__Instructions to follow__: Reproduce all of the records below line for line, without changing any character.

Dataset records:
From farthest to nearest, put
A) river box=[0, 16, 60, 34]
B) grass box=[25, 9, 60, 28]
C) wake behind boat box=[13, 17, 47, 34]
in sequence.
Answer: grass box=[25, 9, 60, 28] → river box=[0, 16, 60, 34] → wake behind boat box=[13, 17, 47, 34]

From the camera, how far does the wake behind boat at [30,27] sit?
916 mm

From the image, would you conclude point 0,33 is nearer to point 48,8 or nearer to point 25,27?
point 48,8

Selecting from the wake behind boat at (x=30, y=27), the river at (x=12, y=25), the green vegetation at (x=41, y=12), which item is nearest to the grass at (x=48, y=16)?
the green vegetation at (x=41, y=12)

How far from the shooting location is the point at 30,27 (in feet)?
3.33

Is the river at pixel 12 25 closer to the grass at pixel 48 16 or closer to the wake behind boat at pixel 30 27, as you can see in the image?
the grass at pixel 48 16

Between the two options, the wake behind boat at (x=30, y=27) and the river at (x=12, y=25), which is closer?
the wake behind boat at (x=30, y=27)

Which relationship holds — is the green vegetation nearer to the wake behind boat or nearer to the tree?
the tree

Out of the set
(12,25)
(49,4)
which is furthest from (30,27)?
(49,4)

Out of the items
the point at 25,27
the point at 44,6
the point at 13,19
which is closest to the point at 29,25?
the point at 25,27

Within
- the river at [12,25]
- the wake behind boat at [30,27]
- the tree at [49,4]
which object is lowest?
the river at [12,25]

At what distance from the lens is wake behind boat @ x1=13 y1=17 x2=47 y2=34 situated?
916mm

__Response for this exercise__:
From farthest to nearest, put
A) river box=[0, 16, 60, 34]
B) grass box=[25, 9, 60, 28]
C) wake behind boat box=[13, 17, 47, 34]
in sequence.
Answer: grass box=[25, 9, 60, 28] → river box=[0, 16, 60, 34] → wake behind boat box=[13, 17, 47, 34]

From the camera, how far does the wake behind boat at [30,27] sit?
916 mm

From the image, would you conclude point 0,33 is nearer to point 48,8 or nearer to point 25,27?
point 48,8

Selecting from the wake behind boat at (x=30, y=27), the river at (x=12, y=25), the green vegetation at (x=41, y=12), which item is nearest to the grass at (x=48, y=16)?
the green vegetation at (x=41, y=12)

How far from the shooting location is the point at 30,27 (in feet)?
3.33

Is the river at pixel 12 25 closer to the grass at pixel 48 16 or closer to the wake behind boat at pixel 30 27, as you can see in the image?
the grass at pixel 48 16

Between the two options, the wake behind boat at (x=30, y=27) and the river at (x=12, y=25), which is closer?
the wake behind boat at (x=30, y=27)

Which relationship holds — is the green vegetation nearer to the wake behind boat or nearer to the tree?
the tree

Out of the set
(12,25)
(49,4)
which is furthest from (30,27)?
(49,4)

Out of the items
the point at 25,27
the point at 44,6
the point at 13,19
which is closest to the point at 29,25?
the point at 25,27

Within
- the river at [12,25]
- the wake behind boat at [30,27]
- the tree at [49,4]
which object is lowest?
the river at [12,25]

At what distance from the lens is wake behind boat @ x1=13 y1=17 x2=47 y2=34 situated?
916mm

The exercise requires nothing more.